- **Textauszug**
Hinsichtlich der »Scientology-Kirche Hamburg e.V.« hat das Bundesarbeitsgericht in seinem Beschluß vom 22. März 1995 -- J 2 1995, S. 951 ff. -- grundsätzliche Ausführungen zur Arbeitnehmereigenschaft von Scientology-Mitgliedern gemacht. Hiernach sind Scientology-Mitglieder dann als Arbeitnehmer zu qualifizieren, wenn die vereinsrechtliche Arbeitspflicht zur Umgehung zwingender arbeitsrechtlicher Schutzbestimmungen führen würde. Dies ist insbesondere dann der Fall, wenn dem zur Leistung abhängiger Arbeit verpflichteten Vereinsmitglied keine Mitgliedschaftsrechte zustehen, die ihm eine Einflußnahme ermöglichen, oder der Verein seinen in erheblichem Umfang zur Arbeit in persönlicher Abhängigkeit verpflichteten Mitgliedern weder einen Anspruch auf angemessene Vergütung noch auf Versorgung einräumt. Bei Vorliegen dieser Voraussetzungen, die auch auf andere ähnliche Organisationen bzw. auf Sekten anzuwenden sein dürften, ist von einer Arbeitnehmereigenschaft des Mitglieds auszugehen, so daß insoweit sämtliche für Arbeitnehmer geltenden sozialversicherungs- und arbeitsrechtlichen Schutzgesetze zur Anwendung kommen.
Anknüpfungspunkt für das Bestehen einer Sozialversicherungspflicht ist grundsätzlich ein Beschäftigungsverhältnis. Beschäftigung ist jede nichtselbständige Arbeit, insbesondere in einem Arbeitsverhältnis, die in persönlicher Abhängigkeit des Arbeitnehmers vom Arbeitgeber geleistet wird.
Versicherungspflichtig sind dabei regelmäßig alle Personen, die gegen Arbeitsentgelt beschäftigt sind. Zum Arbeitsentgelt gehören alle Einnahmen aus einer Beschäftigung, so auch Sachbezüge wie etwa Kost und Logis.

- **Erfasste Datensätze**
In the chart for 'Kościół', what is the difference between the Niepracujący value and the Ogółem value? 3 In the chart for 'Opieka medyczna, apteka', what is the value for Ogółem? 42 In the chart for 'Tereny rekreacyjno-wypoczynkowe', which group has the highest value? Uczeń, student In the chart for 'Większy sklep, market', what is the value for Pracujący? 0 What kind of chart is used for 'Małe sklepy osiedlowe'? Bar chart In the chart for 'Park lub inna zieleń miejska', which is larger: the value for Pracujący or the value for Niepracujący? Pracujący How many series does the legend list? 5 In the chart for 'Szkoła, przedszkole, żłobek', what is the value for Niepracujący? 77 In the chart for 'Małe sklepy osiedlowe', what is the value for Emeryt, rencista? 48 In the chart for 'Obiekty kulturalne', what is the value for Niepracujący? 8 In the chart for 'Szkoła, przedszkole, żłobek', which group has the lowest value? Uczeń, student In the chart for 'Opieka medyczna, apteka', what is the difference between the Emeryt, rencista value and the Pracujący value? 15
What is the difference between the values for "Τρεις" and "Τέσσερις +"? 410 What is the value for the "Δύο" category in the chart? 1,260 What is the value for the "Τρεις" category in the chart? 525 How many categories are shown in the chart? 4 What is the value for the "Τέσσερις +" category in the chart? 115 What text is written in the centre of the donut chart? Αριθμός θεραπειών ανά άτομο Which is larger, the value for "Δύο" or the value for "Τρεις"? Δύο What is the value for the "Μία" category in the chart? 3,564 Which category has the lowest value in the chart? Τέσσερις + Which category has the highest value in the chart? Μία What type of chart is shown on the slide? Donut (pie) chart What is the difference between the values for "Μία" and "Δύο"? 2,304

--

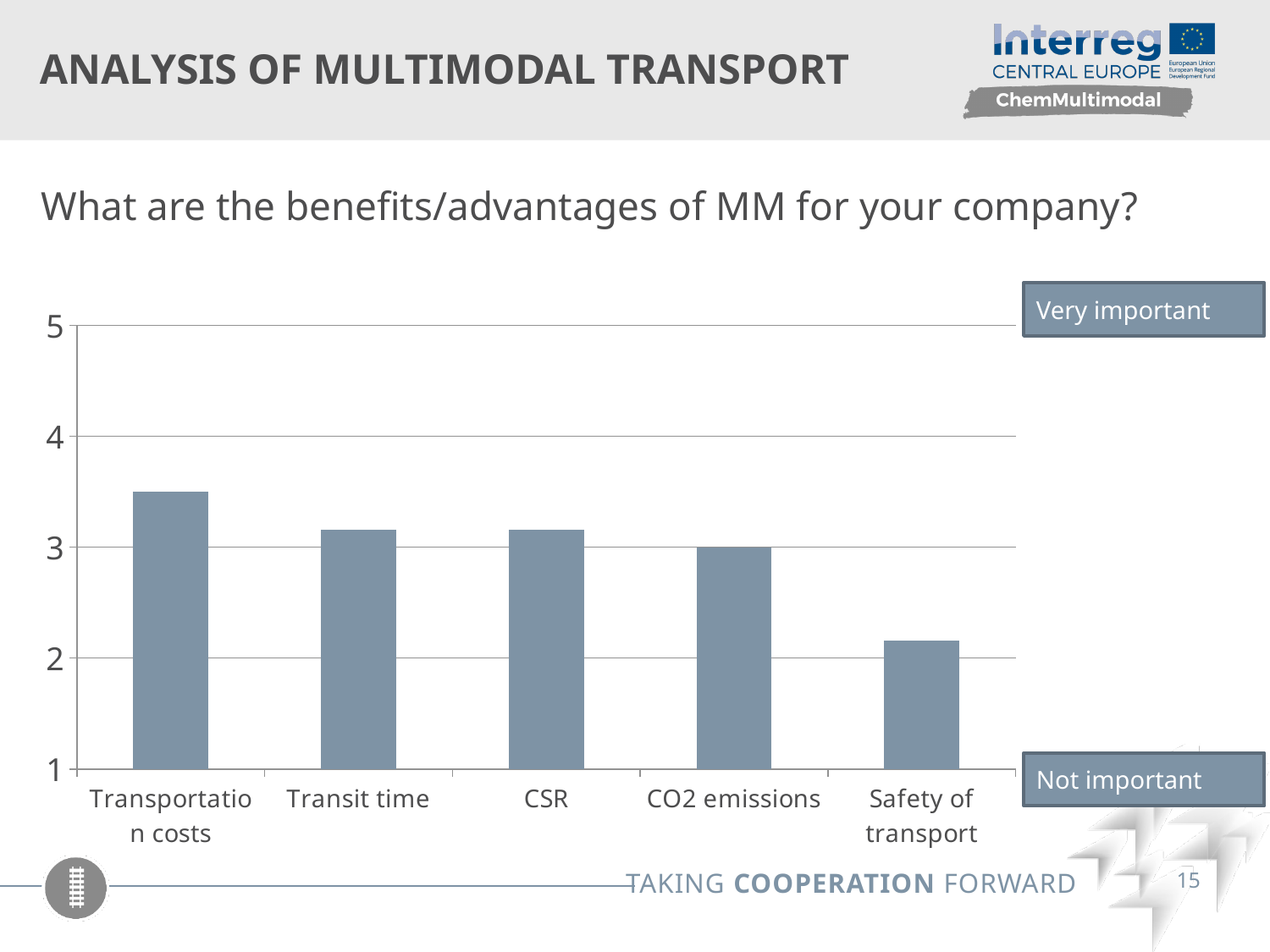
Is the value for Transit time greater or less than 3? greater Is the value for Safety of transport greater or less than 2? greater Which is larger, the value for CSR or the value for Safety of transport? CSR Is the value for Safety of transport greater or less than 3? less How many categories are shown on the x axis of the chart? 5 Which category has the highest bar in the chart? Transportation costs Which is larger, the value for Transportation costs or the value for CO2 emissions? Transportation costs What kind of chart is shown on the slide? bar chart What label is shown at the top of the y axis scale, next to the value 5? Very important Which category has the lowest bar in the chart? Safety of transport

- **Arbeitsauftrag**
Schreiben Sie den Textauszug über Arbeitnehmereigenschaft und Sozialversicherungspflicht von Scientology-Mitgliedern im Anschluss an seinen letzten Satz weiter. Die Datensätze entstammen einer anderen Quelle als der Textauszug.

- **Antwort**
Ausnahmen von dieser allgemeinen Sozialversicherungspflicht Beschäftigter bestehen nur in wenigen Sonderfällen, etwa im Rahmen der geringfügigen Beschäftigung, bei der ein vorgegebener Umfang an Arbeitszeit und Arbeitsentgelt nicht überschritten werden darf. Dieser Rahmen von regelmäßig weniger als 15 Stunden wöchentlicher Beschäftigungszeit bei einem Arbeitsentgelt von regelmäßig maximal 590 DM (West) bzw. 500 DM (Ost) -- Werte für 1996 -- dürfte bei einer Beschäftigung von Sektenmitgliedern im Regelfall überschritten sein. Daneben liegt eine geringfügige und damit sozialversicherungsfreie Beschäftigung auch dann vor, wenn die Beschäftigung innerhalb eines Jahres seit ihrem Beginn auf längstens zwei Monate oder 50 Arbeitstage nach ihrer Eigenart beschränkt zu sein pflegt oder im voraus zeitlich begrenzt ist, es sei denn, daß die Beschäftigung berufsmäßig ausgeübt wird und das Arbeitsentgelt die o. g. Grenzen übersteigt. Auch diese Ausgestaltung wird vermutlich allenfalls in Ausnahmefällen gegeben sein. Danach sind Angehörige von sog. Jugendsekten und Psychogruppen, soweit sie wirtschaftlich verwertbare Arbeit leisten, und kein Ausnahmefall eingreift, regelmäßig versicherungspflichtig.

2.  Krankenversicherung

In der Krankenversicherung besteht in bestimmten, gesetzlich genannten Fällen Versicherungsfreiheit. Die besondere Versicherungsfreiheit für satzungsmäßige Mitglieder geistlicher Genossenschaften und ähnliche Personen beschränkt sich auf Personen, die sich aus überwiegend religiösen oder sittlichen Beweggründen mit Krankenpflege, Unterricht oder anderen gemeinnutzigen Tätigkeiten beschäftigen. Derart zu qualifizierende Tätigkeiten dürften im Regelfall bei den sog. Jugendsekten und Psychogruppen nicht gegeben sein. Wer als Beschäftigter in der gesetzlichen Krankenversicherung versicherungspflichtig ist, ist zugleich in der sozialen Pflegeversicherung versicherungspflichtig.
Mitglieder geistlicher Genossenschaften und Angehörige ähnlicher Gemeinschaften, die nicht in einem Beschäftigungsverhältriis stehen, d. h. keine für ihre Gemeinschaft wirtschaftlich verwertbare Arbeit leisten, sind in der Krankenversicherung nicht versicherungspflichtig. Nach dem Grundsatz »Pflegeversicherung folgt Krankenversicherung« sind sie dann auch in der sozialen Pflegeversicherung nicht versicherungspflichtig.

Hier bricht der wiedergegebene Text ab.